プロジェクト・リサーチ・アシスタント 倉持 一

 

制度論では測れない存在

 現代の企業経営において、CSR(企業の社会的責任)は無視しえない。

 そもそも企業とは、利益獲得を目的に人為的に設立された実体のない組織(モノ)でありながら、法人というヒトとしての側面も持ち合わせている[1]。この文脈からCSRをごく簡単に説明すれば、市民社会から企業に対して寄せられる期待感とそれへの応答であるといえる。従来の「企業と市場」の関係性が、「企業と市民社会」へと幅が広がっている。

 CSRに対するこうした理解は世界各国へと広まっているが、興味深いことは、各国・地域でCSRに特徴が生じていることである。つまり、CSRは万国共通ではなく、ある程度現地化して根づいてきている。日本のCSRはしばしば「視野が狭く、海外の社会課題にまで目が向いていない」、「労働問題や人権問題に弱い」などと指摘される[2]。この現象の原因については、企業活動の土台となる文化・倫理思想、法制度、経済政策などの相違に求める新制度派経済学の制度論の観点からの研究が進んでいる。

 では、世界第2位の経済大国となった隣国、中国のCSRはどうなのであろうか。実は、中国のCSRは制度論だけでは測れない特殊な存在である。

環境は整っているものの……

 中国には、日本の渋沢栄一の唱えた道徳経済合一説にも影響を与えた孔子の教えがある。また、中国の企業法(中华人民共和国公司法)第5条は、企業に対する社会的責任の受諾義務を謳っている[3]。さらに、中国の企業制度をみれば、ドイツと同様に労働者の代表を役員に登用する義務を課すことで企業経営に労働者の意見・視点を組み込むことを企図するなど、中国のCSRを形づくる環境は、実はかなり整っている。その他、政治的にも中国ではCSRの国策的な普及措置が取られており、自然災害への援助や基金設立などといった分野の取り組みには、ここ数年で大きく進展がみられる。

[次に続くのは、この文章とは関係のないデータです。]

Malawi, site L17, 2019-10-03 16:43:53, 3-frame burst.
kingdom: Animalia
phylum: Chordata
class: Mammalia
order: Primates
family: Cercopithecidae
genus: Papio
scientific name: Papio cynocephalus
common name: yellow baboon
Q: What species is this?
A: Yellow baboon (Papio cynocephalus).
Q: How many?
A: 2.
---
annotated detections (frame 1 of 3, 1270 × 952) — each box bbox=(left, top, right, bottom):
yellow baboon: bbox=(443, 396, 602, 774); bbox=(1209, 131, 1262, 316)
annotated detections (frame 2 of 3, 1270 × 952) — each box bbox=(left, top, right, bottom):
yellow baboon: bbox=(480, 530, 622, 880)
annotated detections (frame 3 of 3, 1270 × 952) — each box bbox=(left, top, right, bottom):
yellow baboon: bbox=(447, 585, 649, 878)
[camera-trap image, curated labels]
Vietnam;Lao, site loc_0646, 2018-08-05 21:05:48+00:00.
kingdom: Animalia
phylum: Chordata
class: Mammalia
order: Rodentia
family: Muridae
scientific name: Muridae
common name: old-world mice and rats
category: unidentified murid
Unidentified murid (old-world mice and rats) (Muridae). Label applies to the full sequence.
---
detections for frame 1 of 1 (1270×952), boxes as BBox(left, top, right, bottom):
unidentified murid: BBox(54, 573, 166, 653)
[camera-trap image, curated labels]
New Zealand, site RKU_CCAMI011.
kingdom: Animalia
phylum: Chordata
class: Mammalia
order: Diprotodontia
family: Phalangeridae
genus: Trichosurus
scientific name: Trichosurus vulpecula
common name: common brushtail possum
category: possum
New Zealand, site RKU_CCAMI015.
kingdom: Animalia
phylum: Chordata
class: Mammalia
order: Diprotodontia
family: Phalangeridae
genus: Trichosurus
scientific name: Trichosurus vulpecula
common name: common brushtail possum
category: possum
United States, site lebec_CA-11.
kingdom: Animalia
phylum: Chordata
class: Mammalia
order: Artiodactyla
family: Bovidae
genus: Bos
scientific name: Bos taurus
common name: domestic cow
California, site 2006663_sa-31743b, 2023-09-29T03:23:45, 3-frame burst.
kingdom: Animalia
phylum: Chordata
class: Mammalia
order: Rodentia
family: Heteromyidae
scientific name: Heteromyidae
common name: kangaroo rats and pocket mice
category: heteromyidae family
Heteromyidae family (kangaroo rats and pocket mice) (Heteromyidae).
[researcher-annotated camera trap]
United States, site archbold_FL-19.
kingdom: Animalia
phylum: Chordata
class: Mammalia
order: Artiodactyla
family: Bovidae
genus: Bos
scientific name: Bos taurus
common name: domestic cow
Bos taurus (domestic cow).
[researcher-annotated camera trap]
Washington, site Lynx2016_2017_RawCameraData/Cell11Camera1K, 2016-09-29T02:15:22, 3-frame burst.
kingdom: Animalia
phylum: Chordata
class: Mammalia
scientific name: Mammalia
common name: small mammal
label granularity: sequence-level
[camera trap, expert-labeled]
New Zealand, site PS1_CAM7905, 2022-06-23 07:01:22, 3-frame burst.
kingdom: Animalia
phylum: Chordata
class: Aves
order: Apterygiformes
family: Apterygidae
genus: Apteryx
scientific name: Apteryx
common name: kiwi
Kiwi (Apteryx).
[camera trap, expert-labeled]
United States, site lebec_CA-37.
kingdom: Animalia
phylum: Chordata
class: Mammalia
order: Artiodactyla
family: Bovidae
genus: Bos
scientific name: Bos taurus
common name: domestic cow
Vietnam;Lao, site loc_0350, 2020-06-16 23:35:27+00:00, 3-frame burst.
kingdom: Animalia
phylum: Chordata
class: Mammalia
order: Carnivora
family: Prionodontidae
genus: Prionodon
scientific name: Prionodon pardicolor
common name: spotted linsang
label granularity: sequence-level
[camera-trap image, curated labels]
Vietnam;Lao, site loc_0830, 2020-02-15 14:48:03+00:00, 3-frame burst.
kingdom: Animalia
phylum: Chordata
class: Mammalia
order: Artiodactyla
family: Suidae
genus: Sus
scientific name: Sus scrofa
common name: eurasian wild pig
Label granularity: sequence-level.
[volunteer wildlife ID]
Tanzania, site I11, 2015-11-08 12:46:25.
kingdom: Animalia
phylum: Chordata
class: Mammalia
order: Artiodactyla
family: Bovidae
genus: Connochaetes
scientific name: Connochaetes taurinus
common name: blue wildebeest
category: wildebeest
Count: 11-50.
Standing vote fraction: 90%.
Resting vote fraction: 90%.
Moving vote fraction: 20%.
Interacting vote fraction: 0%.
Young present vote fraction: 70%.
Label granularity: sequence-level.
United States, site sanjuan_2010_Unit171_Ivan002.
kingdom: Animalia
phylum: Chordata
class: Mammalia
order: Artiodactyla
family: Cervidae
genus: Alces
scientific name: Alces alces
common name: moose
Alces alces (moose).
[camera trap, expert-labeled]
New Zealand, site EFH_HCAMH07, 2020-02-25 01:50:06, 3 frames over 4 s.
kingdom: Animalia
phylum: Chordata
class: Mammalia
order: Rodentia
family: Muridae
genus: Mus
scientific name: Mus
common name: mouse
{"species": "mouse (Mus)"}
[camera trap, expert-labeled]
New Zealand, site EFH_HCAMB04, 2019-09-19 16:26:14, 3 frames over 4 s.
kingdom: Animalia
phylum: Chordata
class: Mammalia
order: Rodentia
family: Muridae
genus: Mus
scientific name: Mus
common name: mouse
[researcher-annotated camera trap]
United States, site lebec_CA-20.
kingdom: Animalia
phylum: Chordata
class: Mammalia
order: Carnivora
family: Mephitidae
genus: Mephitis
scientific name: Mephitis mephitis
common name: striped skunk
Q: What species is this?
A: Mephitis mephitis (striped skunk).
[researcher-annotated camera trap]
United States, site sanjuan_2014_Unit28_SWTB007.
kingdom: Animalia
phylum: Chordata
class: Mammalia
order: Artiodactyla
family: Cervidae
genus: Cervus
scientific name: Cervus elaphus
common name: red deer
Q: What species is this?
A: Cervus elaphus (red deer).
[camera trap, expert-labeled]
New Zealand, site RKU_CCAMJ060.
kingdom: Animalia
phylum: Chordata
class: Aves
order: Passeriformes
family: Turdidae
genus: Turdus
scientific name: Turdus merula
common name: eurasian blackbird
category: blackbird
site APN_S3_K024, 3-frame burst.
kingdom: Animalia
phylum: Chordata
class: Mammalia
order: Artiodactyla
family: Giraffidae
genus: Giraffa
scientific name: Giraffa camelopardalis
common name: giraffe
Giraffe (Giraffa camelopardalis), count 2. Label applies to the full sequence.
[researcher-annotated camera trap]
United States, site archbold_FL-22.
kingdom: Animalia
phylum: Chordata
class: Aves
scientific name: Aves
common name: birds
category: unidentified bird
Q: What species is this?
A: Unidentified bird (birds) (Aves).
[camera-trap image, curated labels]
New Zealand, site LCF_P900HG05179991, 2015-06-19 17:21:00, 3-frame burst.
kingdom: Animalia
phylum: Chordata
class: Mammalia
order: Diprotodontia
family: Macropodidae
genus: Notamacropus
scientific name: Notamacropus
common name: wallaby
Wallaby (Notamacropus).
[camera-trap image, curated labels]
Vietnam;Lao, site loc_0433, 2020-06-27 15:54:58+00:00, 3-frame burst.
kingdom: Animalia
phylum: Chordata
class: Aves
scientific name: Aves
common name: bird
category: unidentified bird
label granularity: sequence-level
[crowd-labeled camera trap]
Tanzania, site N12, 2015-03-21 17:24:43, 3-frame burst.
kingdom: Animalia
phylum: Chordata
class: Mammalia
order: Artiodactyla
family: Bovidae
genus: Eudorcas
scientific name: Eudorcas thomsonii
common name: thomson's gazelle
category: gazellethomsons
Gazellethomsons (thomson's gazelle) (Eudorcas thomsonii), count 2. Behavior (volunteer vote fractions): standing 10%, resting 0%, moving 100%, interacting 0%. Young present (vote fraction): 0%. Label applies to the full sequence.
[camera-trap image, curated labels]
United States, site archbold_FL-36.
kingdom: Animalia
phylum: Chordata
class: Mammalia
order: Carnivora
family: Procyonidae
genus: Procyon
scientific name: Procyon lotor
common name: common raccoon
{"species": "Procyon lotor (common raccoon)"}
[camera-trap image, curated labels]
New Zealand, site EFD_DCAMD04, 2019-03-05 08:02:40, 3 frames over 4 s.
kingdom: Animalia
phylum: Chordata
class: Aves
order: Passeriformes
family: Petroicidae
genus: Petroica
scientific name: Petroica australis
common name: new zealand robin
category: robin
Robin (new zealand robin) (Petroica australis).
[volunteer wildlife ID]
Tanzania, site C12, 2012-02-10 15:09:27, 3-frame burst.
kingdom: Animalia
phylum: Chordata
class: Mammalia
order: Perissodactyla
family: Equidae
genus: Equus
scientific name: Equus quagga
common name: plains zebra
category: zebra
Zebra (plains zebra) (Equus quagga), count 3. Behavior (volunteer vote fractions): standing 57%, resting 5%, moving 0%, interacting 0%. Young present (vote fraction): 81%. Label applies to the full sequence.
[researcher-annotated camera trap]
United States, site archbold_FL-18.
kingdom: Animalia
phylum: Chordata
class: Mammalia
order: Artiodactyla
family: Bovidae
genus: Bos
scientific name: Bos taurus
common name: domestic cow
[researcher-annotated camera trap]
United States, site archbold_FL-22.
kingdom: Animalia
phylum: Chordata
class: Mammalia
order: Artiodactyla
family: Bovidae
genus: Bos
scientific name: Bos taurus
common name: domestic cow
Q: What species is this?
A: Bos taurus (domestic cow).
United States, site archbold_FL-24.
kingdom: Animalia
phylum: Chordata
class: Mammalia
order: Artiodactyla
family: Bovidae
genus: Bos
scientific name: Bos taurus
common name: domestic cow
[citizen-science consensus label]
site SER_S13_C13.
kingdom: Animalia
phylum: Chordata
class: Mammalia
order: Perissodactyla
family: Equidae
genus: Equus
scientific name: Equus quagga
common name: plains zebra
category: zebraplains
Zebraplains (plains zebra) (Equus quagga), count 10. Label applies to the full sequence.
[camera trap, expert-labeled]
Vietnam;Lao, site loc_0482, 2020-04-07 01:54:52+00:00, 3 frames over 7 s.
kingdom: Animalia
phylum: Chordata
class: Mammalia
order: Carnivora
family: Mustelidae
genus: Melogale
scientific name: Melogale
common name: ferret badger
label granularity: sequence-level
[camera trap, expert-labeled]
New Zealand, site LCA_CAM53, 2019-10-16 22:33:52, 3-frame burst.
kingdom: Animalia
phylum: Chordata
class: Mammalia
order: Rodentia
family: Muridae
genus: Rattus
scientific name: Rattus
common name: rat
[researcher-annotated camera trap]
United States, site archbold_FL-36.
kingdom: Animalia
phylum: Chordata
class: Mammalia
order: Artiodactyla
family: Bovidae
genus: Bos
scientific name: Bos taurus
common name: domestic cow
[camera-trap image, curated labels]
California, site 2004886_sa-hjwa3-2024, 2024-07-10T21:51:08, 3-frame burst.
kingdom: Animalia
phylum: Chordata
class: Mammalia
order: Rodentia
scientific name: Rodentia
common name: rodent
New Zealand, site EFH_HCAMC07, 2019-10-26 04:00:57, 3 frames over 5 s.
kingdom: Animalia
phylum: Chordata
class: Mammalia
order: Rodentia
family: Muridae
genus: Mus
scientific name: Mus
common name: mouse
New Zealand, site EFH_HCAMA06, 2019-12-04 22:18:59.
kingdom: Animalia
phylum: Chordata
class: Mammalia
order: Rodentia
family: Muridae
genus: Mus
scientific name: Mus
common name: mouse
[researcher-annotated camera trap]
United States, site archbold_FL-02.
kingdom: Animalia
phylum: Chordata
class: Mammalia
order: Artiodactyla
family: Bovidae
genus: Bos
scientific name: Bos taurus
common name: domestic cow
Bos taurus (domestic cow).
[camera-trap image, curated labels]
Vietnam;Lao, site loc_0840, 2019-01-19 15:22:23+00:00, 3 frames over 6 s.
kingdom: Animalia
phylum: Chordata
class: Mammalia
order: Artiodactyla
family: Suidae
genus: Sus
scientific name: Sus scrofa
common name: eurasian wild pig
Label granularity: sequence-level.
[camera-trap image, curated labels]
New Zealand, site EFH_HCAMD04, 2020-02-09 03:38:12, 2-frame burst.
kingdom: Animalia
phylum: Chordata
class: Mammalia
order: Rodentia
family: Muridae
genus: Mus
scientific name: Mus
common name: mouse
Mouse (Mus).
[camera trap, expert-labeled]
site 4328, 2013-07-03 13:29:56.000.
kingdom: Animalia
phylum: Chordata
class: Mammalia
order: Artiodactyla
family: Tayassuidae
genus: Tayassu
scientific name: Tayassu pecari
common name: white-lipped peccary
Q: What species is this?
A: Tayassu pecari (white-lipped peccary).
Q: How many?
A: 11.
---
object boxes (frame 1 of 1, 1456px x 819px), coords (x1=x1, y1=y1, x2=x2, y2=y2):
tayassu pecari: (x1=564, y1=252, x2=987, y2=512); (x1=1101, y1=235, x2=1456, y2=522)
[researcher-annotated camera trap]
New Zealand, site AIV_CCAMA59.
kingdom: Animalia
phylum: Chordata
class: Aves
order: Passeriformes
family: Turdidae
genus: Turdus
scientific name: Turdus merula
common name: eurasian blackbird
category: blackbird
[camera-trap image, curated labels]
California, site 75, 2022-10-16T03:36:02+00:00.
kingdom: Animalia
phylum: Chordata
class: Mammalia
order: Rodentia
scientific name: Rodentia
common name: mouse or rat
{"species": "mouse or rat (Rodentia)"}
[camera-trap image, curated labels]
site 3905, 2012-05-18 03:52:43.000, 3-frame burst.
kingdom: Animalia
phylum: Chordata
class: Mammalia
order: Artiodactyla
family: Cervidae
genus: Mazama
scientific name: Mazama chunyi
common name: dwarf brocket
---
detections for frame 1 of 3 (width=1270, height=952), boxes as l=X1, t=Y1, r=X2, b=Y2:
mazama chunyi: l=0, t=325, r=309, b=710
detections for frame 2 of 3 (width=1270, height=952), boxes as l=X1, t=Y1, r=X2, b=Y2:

 しかし一方で、マスコミでも大きく報道されるように、中国の企業が倫理的な問題や環境汚染に代表される極度の外部不経済を引き起こすのは珍しいことではない。また、戦略的CSRやCSV(共有価値の創造)のような本業を通じてCSRを実行していこうという動きが、欧米や日本に比べて弱いことも事実である。

作用しないモニタリング機能

 私は、この中国のCSRに生じている一種の矛盾的な状況の要因の一つに、「党企関係」に代表される社会構造上の特殊な関係性があるのではないかと考えている。党企関係とは、執政党である中国共産党と企業とのきわめて密接な関係である。多くの中国企業の役員・幹部は、同時に中国共産党の企業内党組織の幹部でもある。つまり、中国企業のガバナンスは、取締役会や監査役会が自律的に担っているのではなく、究極的には中国共産党が握っている。

 例えば、2008年に中国で発生したメラミン入り粉ミルク事件では、河北省石家荘市の大手食品メーカー・三鹿集団によって重大な健康被害が引き起こされたが、これにも党企関係が深く影響している。既に消費者や病院などからの報告で、自社製品によって乳幼児に健康被害が生じていることを把握していながら、同社社長は、反対する役員が存在する中で、事件隠蔽を主導した。兼務する同社内党組織代表として、記念すべき国家行事である北京オリンピックの開幕を控えた時期に世界中の注目を悪い意味で集めることは避けたいとの党上層部の決定に従ったのである。こうした一種の歪んだガバナンスが、今も中国では存在している。

 また、党企関係に加え、中国ではNGO/NPOといった市民社会の力が、政府や中国共産党の管轄・管理から自由ではないことの影響も大きい。モニタリング機能が企業のガバナンスレベルでも、社会構造レベルでも十分に発揮されていないのだ。

コーディネート次第で

 つまり、制度的・政策的には国家・企業・市民社会にCSRを促す流れ(トレンド)があっても、本質的には各々が相互に結びついておらずバラバラなのである。このように、制度論の直接的な援用だけでは容易に判断・分析できないのが、中国のCSRの特徴である。

 しかし、逆にいえば、コーディネート次第では、中国でCSRに関する諸々の関係性が強まり、国家主導という新しいCSRモデルとしてその力を発揮するかもしれない。いかにして、また、誰がこのコーディネート役を務めるのかが、今後の中国のCSRの課題である。


【執筆者略歴】

倉持 一(くらもち はじめ)

立教大学大学院経営学研究科博士課程後期課程修了、博士(経営学)。専門領域は、CSRに代表される高付加価値型ビジネスモデルの探求と、その国際的な応用可能性の分析。特に、同ビジネスモデルにおける信頼とコミュニケーションの役割や、CSRの多様性の制度論的分析などに強い関心をもつ。共著書に『CSR白書2016』(東京財団、2016年9月)、単著書に『中国のCSRの課題と可能性――善き経営の実現に向けて』(丸善出版、2016年12月25日刊行予定)。

 

[1] 参照:岩井克人(2005)『会社はだれのものか』平凡社。

[2] 参照:東京財団(2016)『CSR白書2016』。

[3] 「中华人民共和国公司法(2013年改正)」中華人民共和国国家工商行政管理総局。